▶ PROMPT: Arrange all the rows below as a numbered list, skipping any blank lines and leaving the pictures out.

START RECORDS FOR PROCESSING

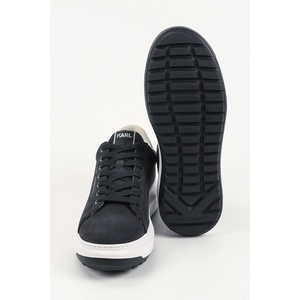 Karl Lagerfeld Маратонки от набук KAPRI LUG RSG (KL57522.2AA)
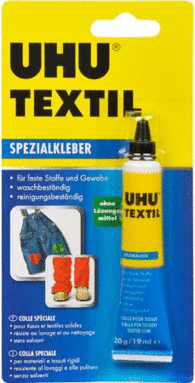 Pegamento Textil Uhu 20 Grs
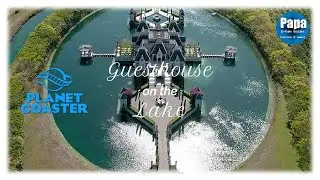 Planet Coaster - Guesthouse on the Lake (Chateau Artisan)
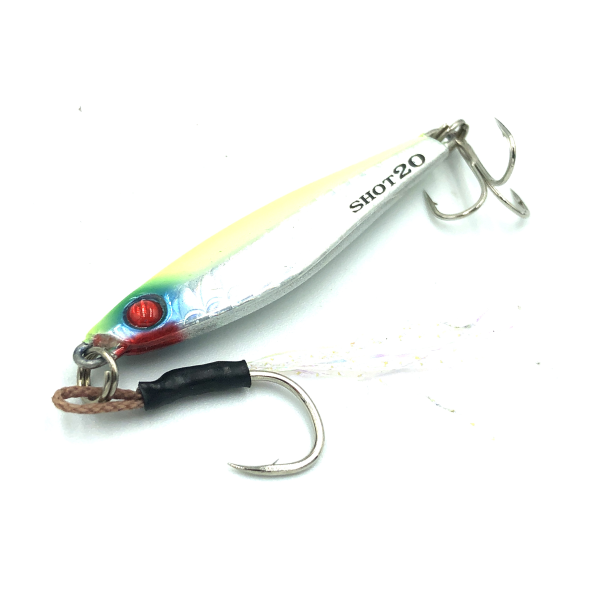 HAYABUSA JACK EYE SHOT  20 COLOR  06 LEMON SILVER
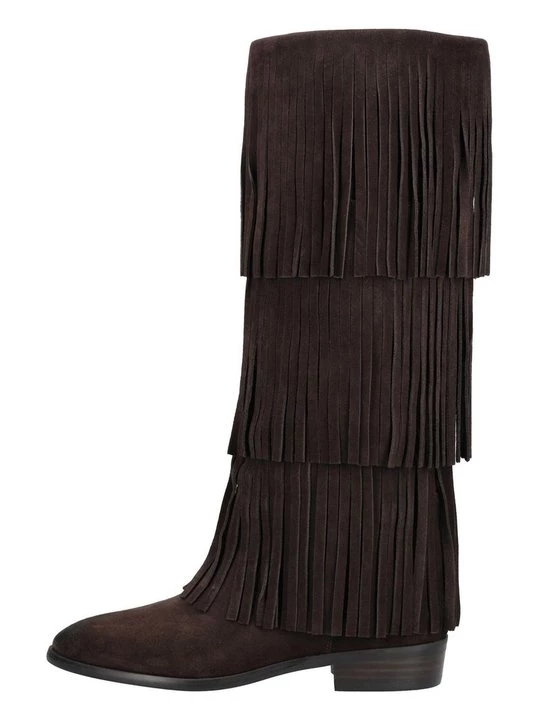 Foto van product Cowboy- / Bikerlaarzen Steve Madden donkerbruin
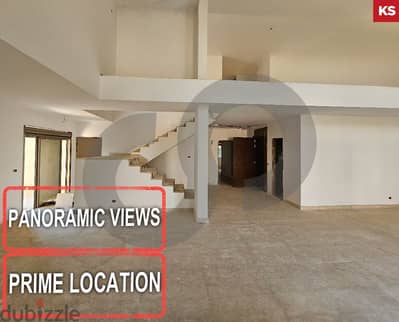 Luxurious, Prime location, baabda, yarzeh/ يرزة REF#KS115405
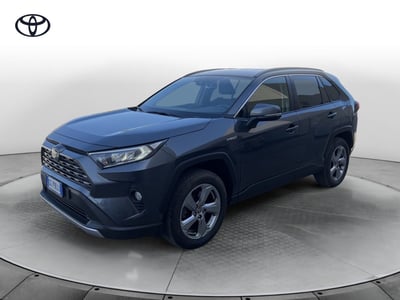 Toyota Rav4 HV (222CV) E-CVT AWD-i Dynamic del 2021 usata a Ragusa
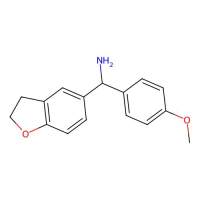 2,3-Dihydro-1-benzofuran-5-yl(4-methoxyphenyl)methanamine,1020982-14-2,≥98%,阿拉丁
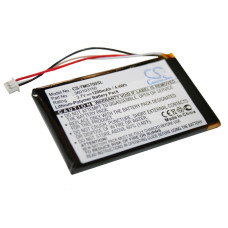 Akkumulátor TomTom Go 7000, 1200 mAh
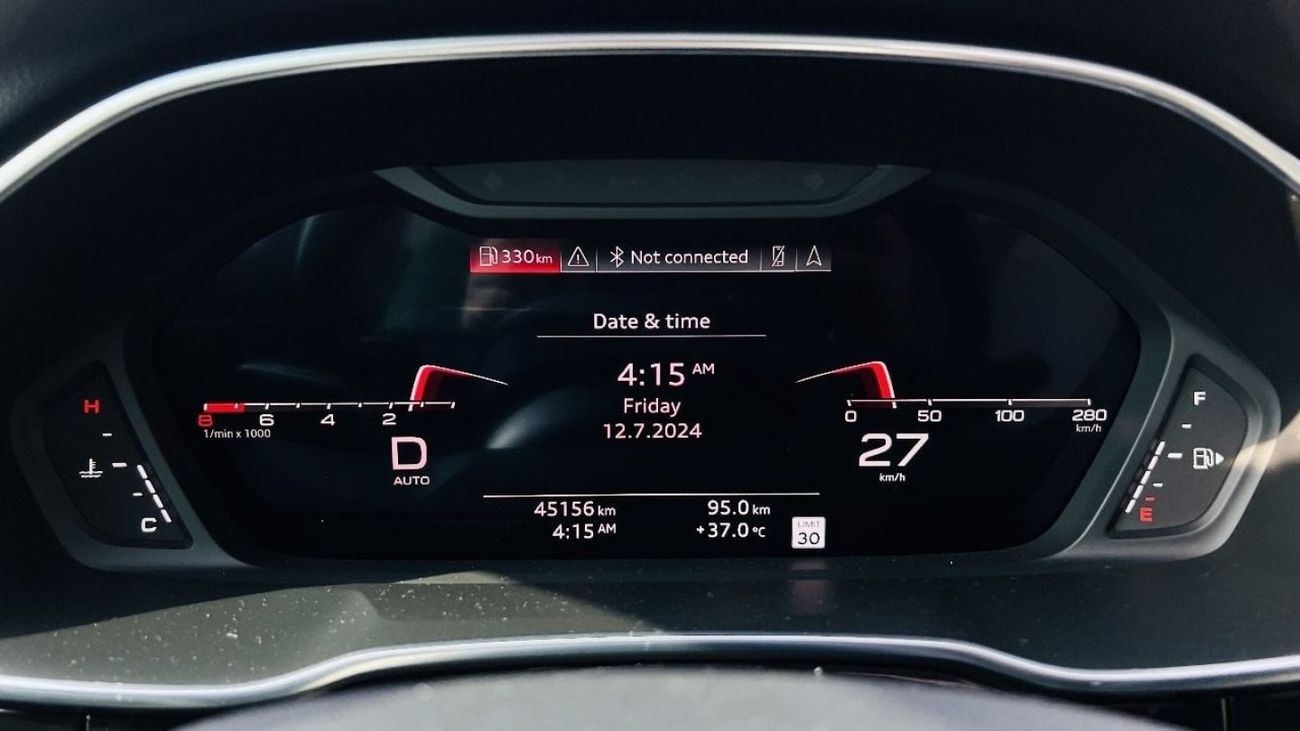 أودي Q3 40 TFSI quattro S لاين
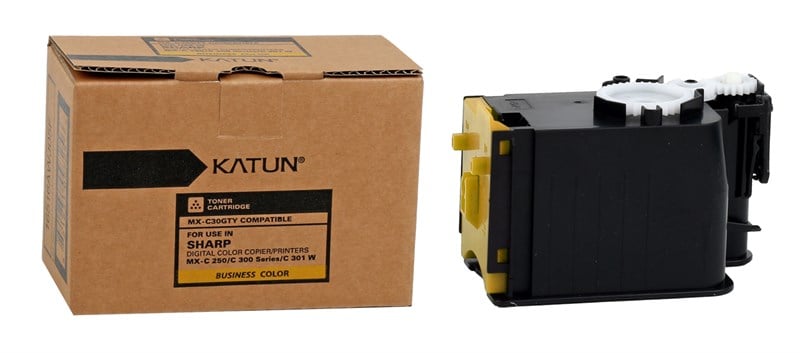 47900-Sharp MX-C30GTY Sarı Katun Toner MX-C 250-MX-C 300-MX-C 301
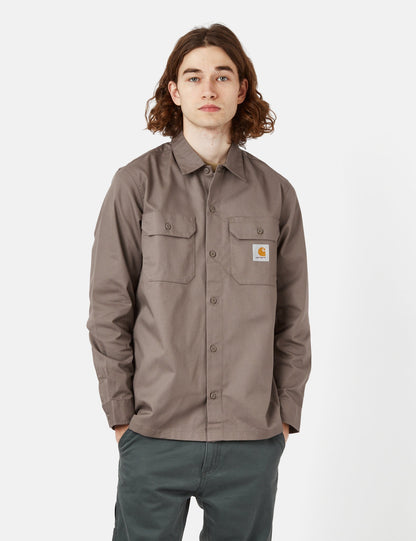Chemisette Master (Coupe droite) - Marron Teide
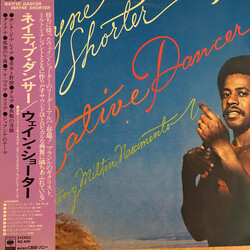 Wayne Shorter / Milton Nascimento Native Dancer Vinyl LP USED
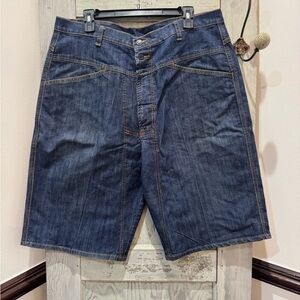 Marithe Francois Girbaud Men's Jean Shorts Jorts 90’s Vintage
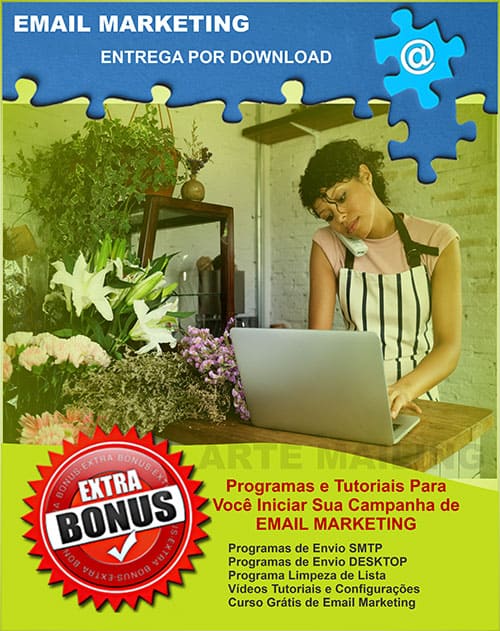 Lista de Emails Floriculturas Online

END RECORDS FOR PROCESSING

▶ THE ANSWER:
1.  Karl Lagerfeld Маратонки от набук KAPRI LUG RSG (KL57522.2AA)
2.  Pegamento Textil Uhu 20 Grs
3.  Planet Coaster - Guesthouse on the Lake (Chateau Artisan)
4.  HAYABUSA JACK EYE SHOT  20 COLOR  06 LEMON SILVER
5.  Foto van product Cowboy- / Bikerlaarzen Steve Madden donkerbruin
6.  Luxurious, Prime location, baabda, yarzeh/ يرزة REF#KS115405
7.  Toyota Rav4 HV (222CV) E-CVT AWD-i Dynamic del 2021 usata a Ragusa
8.  2,3-Dihydro-1-benzofuran-5-yl(4-methoxyphenyl)methanamine,1020982-14-2,≥98%,阿拉丁
9.  Akkumulátor TomTom Go 7000, 1200 mAh
10.  أودي Q3 40 TFSI quattro S لاين
11.  47900-Sharp MX-C30GTY Sarı Katun Toner MX-C 250-MX-C 300-MX-C 301
12. Chemisette Master (Coupe droite) - Marron Teide
13.  Wayne Shorter / Milton Nascimento Native Dancer Vinyl LP USED
14.  Marithe Francois Girbaud Men's Jean Shorts Jorts 90’s Vintage
15.  Lista de Emails Floriculturas Online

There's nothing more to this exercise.